[Opening Source material section]

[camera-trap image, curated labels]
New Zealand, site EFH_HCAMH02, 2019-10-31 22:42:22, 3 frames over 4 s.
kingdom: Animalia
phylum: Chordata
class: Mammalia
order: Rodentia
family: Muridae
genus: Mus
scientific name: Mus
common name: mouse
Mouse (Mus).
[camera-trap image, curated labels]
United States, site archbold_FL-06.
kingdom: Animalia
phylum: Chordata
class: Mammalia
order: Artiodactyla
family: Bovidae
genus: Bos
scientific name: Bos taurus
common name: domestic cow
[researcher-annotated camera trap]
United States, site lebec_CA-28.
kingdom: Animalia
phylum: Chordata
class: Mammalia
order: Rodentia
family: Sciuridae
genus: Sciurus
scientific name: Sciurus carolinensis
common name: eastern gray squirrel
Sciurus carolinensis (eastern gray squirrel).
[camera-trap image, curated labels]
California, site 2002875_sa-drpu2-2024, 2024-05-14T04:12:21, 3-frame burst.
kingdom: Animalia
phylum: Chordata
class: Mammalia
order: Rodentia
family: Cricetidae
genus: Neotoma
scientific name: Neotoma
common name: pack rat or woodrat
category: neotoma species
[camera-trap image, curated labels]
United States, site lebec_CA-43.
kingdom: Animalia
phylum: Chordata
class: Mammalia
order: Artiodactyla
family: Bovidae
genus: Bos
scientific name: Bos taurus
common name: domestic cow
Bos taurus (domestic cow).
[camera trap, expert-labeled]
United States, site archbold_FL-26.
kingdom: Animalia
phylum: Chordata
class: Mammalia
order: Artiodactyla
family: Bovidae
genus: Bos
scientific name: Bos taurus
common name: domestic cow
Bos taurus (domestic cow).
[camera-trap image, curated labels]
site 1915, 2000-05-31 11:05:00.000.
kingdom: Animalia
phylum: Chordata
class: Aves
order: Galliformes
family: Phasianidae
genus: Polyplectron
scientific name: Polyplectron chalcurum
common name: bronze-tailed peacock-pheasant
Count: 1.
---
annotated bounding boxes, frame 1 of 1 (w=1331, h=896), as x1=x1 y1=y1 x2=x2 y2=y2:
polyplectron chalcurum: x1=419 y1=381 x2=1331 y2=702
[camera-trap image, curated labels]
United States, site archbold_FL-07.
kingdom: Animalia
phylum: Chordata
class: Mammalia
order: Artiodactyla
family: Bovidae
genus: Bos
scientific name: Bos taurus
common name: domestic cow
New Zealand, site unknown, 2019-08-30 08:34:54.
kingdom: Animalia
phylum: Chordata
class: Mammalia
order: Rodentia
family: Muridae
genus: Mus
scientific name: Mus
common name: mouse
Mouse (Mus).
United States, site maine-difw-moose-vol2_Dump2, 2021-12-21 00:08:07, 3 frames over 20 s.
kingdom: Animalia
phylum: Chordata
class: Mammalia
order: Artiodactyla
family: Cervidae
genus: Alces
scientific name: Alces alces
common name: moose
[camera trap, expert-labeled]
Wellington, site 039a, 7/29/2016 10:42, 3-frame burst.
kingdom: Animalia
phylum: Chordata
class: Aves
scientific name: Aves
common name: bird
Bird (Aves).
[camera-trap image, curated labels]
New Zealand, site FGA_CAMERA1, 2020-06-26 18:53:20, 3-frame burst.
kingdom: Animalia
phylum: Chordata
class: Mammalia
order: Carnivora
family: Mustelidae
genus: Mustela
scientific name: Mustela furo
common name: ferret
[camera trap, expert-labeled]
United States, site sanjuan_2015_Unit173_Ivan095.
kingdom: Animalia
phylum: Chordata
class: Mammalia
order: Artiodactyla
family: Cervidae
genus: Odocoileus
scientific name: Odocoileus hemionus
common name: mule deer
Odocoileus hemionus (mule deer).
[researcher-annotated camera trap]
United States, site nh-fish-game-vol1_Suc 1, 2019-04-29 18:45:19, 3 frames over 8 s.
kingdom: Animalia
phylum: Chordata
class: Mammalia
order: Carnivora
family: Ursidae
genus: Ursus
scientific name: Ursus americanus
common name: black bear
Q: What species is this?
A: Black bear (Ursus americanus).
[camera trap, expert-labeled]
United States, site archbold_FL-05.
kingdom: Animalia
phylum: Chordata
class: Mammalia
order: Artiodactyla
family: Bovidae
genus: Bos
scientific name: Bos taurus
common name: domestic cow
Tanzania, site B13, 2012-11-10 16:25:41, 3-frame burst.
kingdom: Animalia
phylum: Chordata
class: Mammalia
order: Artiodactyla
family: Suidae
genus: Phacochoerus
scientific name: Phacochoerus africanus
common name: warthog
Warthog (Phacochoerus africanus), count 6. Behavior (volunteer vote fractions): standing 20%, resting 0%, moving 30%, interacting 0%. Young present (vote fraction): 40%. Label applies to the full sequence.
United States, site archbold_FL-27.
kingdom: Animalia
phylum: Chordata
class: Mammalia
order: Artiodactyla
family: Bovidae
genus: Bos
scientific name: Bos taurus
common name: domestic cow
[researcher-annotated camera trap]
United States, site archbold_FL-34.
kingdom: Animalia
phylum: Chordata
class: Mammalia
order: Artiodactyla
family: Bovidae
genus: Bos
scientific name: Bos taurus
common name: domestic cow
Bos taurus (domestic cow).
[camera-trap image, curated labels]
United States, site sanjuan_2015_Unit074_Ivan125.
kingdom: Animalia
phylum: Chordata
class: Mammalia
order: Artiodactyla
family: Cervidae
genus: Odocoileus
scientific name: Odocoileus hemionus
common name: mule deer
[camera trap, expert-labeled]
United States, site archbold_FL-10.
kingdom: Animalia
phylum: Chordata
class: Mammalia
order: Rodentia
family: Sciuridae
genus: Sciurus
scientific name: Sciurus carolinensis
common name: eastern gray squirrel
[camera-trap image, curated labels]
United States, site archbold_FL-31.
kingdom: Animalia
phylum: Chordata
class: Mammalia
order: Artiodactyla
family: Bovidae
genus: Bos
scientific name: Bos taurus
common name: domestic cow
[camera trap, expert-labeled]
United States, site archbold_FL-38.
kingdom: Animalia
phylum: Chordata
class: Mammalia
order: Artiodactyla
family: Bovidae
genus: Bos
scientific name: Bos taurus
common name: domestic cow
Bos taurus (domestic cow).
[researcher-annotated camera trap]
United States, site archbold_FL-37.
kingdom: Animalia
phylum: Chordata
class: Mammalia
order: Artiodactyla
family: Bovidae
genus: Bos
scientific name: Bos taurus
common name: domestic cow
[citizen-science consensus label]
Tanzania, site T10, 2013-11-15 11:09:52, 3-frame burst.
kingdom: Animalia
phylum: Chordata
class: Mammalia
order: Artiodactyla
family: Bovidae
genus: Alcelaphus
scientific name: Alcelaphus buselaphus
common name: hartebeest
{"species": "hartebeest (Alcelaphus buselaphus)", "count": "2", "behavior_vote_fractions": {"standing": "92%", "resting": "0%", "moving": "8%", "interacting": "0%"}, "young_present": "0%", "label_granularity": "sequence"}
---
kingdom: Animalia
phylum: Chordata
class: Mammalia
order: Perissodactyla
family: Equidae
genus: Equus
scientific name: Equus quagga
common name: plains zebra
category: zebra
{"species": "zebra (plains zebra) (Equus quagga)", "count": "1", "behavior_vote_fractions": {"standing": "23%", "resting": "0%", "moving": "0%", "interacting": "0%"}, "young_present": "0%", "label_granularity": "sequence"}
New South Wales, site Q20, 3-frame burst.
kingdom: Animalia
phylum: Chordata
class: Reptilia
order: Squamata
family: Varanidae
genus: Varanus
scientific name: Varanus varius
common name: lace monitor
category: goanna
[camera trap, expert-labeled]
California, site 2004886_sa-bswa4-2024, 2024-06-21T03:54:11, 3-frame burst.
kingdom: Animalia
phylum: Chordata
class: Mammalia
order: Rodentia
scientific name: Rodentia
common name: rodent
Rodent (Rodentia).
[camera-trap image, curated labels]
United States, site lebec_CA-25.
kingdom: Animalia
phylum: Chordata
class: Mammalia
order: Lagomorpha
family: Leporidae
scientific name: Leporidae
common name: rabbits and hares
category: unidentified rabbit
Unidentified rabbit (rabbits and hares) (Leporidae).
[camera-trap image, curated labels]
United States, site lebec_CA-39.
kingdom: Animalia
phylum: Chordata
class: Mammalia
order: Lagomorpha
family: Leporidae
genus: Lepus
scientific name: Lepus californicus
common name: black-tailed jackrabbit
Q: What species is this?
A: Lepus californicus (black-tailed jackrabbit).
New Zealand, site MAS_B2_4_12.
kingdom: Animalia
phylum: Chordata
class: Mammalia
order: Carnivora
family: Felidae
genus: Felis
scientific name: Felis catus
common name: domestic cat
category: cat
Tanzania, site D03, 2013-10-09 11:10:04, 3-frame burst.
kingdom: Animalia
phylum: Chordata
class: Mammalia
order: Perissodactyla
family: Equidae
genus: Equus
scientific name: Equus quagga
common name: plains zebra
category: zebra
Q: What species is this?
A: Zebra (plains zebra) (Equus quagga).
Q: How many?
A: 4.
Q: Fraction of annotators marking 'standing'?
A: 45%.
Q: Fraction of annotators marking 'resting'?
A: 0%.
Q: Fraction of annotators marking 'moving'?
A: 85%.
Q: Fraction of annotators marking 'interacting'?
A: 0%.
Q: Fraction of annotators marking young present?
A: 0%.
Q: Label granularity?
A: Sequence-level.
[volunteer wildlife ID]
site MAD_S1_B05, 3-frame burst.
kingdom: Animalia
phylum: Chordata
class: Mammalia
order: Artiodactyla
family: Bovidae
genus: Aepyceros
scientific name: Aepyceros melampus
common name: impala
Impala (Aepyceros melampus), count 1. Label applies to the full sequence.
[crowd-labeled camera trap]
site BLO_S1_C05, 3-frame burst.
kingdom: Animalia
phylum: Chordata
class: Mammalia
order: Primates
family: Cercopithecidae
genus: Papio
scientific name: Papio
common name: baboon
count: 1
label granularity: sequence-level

[Closing Source material section]

Task details: Every line above in which the word "burst" is present must be copied into the answer.

Exercise output:
California, site 2002875_sa-drpu2-2024, 2024-05-14T04:12:21, 3-frame burst.
Wellington, site 039a, 7/29/2016 10:42, 3-frame burst.
New Zealand, site FGA_CAMERA1, 2020-06-26 18:53:20, 3-frame burst.
Tanzania, site B13, 2012-11-10 16:25:41, 3-frame burst.
Tanzania, site T10, 2013-11-15 11:09:52, 3-frame burst.
New South Wales, site Q20, 3-frame burst.
California, site 2004886_sa-bswa4-2024, 2024-06-21T03:54:11, 3-frame burst.
Tanzania, site D03, 2013-10-09 11:10:04, 3-frame burst.
site MAD_S1_B05, 3-frame burst.
site BLO_S1_C05, 3-frame burst.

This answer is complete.